The fermentation vat is also a symbol of birth. In remembrance of its bulbous shape, its narrow neck and its flowing orifice, the approximation is justified in the Mesopotamian thought. This Mesopotamian prognosis has explicitly linked the fermentation vat with the birth :
« If a mouse gives birth in a fermenting vat (namzîtu), …. »
One anecdotal evidence, that event must have been common. At that time, every brewing vats are near the stocks of barley and malt inside a brewery or a tavern. Mice are not far away. More savvy, Egyptians worshiped cats !
Another incantation accompanying birth, that of human this time, gives this indication:
" as a knot, she (the parturient) will unbind, as a pitcher dug-útul, she will open. »
The dug-útul pot appears in the introductory prayer to the fermenting vat. The incantation links unambiguously the water lost before birth and the beer flowing from the bottom of the fermentation vat. This beer flow not only means joy and abundance (Hymn to Ninkasi) but is also a striking feature of this vat, with flowing hole at bottom and its cap.
A text of incantions against a witch compares the fermentation vat with the female belly. But this time, it's to curse, not to bless :
" As for her [the witch lilith] expertise, magic and evil praxis :
may she gnaw at her own fingers like cheese,
may she always prnounce her word like pitch,
and may (her) womb drip beer like a fermenting vat [dugNIG-DUR-BUR]. "
A closer look at the symbol of the belly that leaves the beer dripping is not very positive, as the context already indicates. The female devil Lilith is one of the most execrated and feared beings in Mesopotamia. What is desired for the witch Lilith is nothing less than a sort of rotting of her guts. The execration openly states that the beer dripping from the fermenting vat can be a deadly fermented liquid. The couple "fermentation vat / female belly" is here dispenser of death.

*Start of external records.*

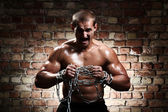 Muscular man with chains on his wrists — Stock Photo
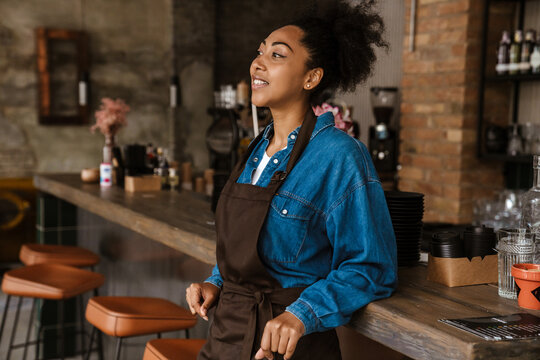 Black waitress wearing apron standing while working in cafe outdoors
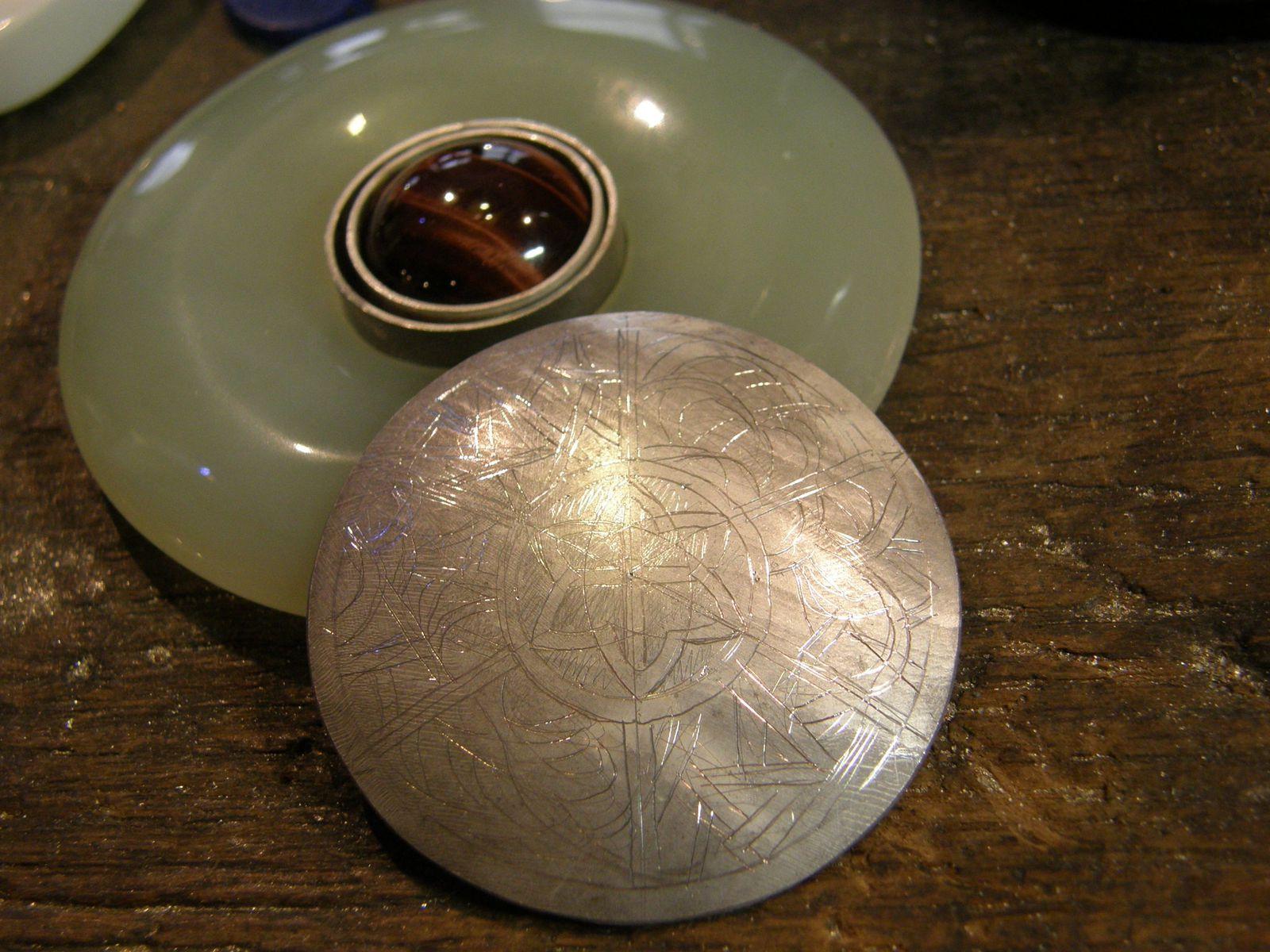 Le cabochon dans son sertis, au centre du disque et une plaque d'argent preparee pour faire le dos du bijou.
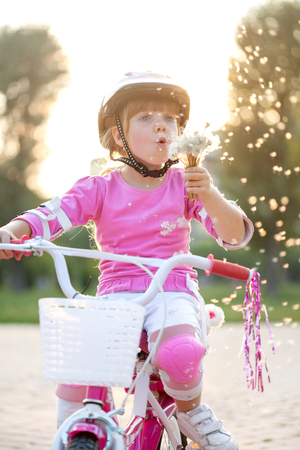 blond little girl on her bike blowing a dandelion  photo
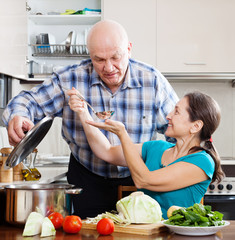 mature couple cooking food with vegetables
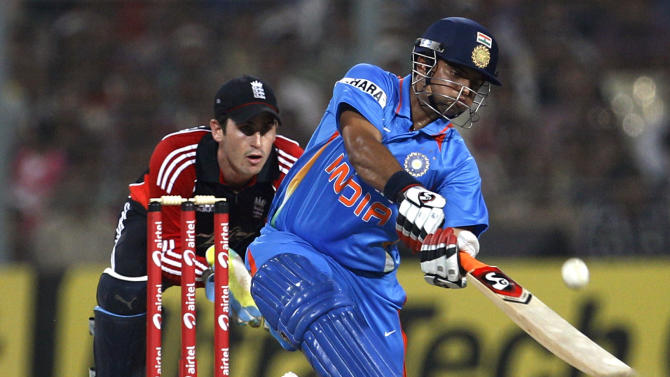 India's Suresh Raina, right, prepares to play a shot as England's wicketkeeper Craig Kieswetter reacts during their Twenty20 international cricket match in Kolkata, India, Saturday, Oct. 29, 2011. (AP Photo/Aijaz Rahi)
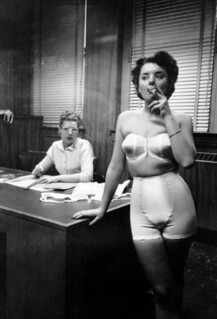 Stanley Kubrick: Lingerie model smoking in an office, Chicago, 1949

We get clues of the symbolic ambivalence of the beer fermentation expressed in Mesopotamia. The living nature of yeasts has captured the imagination and induces a deep parallel with human life. Yeasts generates life but, inevitably, the fermented material will evolves in rotten stuff. On one hand, the beer-starters or leavens, the beer itself and every brewing utensils (vats, vessels, supports) are the place of divine manifestations and produce pure strength, life and alcohol. On the other hand, the same vat, a witch's womb or a female belly contains the germ of decay. All Mesopotamians could witness that. A week is enough for a jar of poorly cleaned beer to exhale foul odors of decay. The sedimented proteins, the yeast residues and the starchy materials are perfect material that raise putrescence at room temperature. Every Mesopotamians could make that ordinary experience at home or in a tavern when he smelt an old jar of beer or a pot of old beer.
Admittedly, the Mesopotamians valued oils and scented ointments for body care. There is no evidence that this trend won their eating habits or has concerned the whole population. The decomposing of the beer has not necessarily a negative connotation for their noses.

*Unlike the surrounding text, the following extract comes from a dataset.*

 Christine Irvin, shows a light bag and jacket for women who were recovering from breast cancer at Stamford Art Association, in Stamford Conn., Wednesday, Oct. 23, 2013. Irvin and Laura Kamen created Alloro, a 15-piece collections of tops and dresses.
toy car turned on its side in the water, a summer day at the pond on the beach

The fermentation vat plays an unexpected role in the extent of its attributed powers. If a demon enters through the window of a house :
« one can cover it with a fermentation vat (gakkul) not to be opened » .

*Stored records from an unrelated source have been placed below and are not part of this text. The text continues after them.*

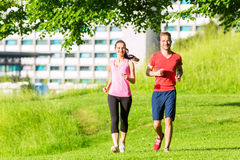 Fitness Friends running together Royalty Free Stock Image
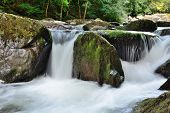 Long Exposure Of A Waterfall At Watersmeet In Devon poster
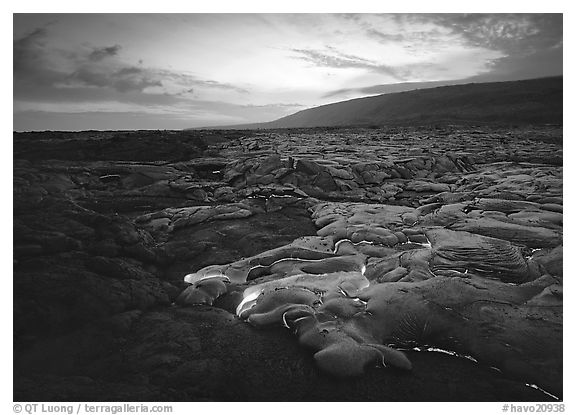 Molten lava flow at sunset near the end of Chain of Craters road. Hawaii Volcanoes National Park (black and white)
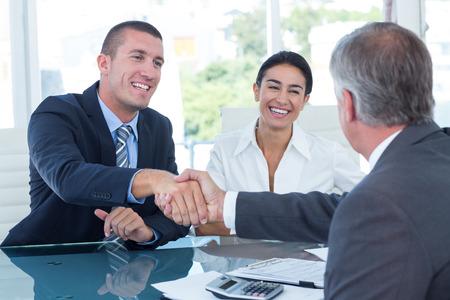 dando la mano: Socios de negocios dándose la mano en la oficina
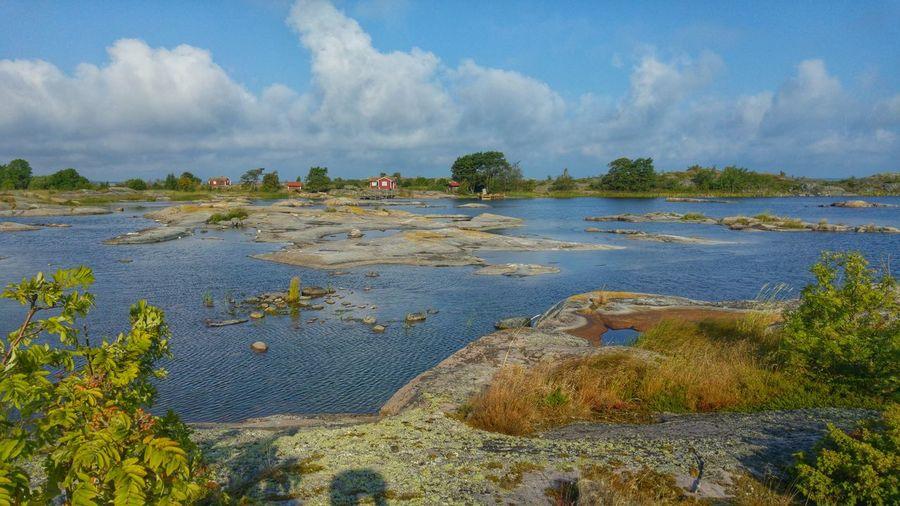 Archipelago In Lake Against Cloudy Sky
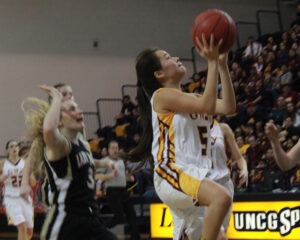 LeLe Lossiah (#5) drives the lane for a lay-up after a fast break during Saturday's game.  She ended the game with 4pts.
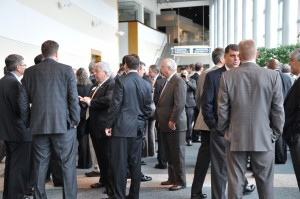"""Inside the Gwinnett Center in Duluth, the crowd mills before the """"State of the County"""" presentation by Gwinnett County commission Chairman Charlotte Nash. Credit: Donita Pendered"""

To act as a trap for demons, this vat is considered a powerful magical object.
 Van Dijk J. 1975, Incantations accompagnant la naissance de l'homme, Orientalia Nova Series 44, p. 68.
 Markham Geller 1989, A new Piece of Witchkraft in DUMU-E2-DUB-BA-A, Studies in Honor of Ake W. Sjöberg (Festschrift SJÖBERG), p. 199 [33-36].
 Römer W. 1989, Eine Beschwörung gegen den 'Bann' in DUMU-E2-DUB-BA-A, Studies in Honor of Ake W. Sjöberg (Festschrift SJÖBERG), p. 475 [42-43].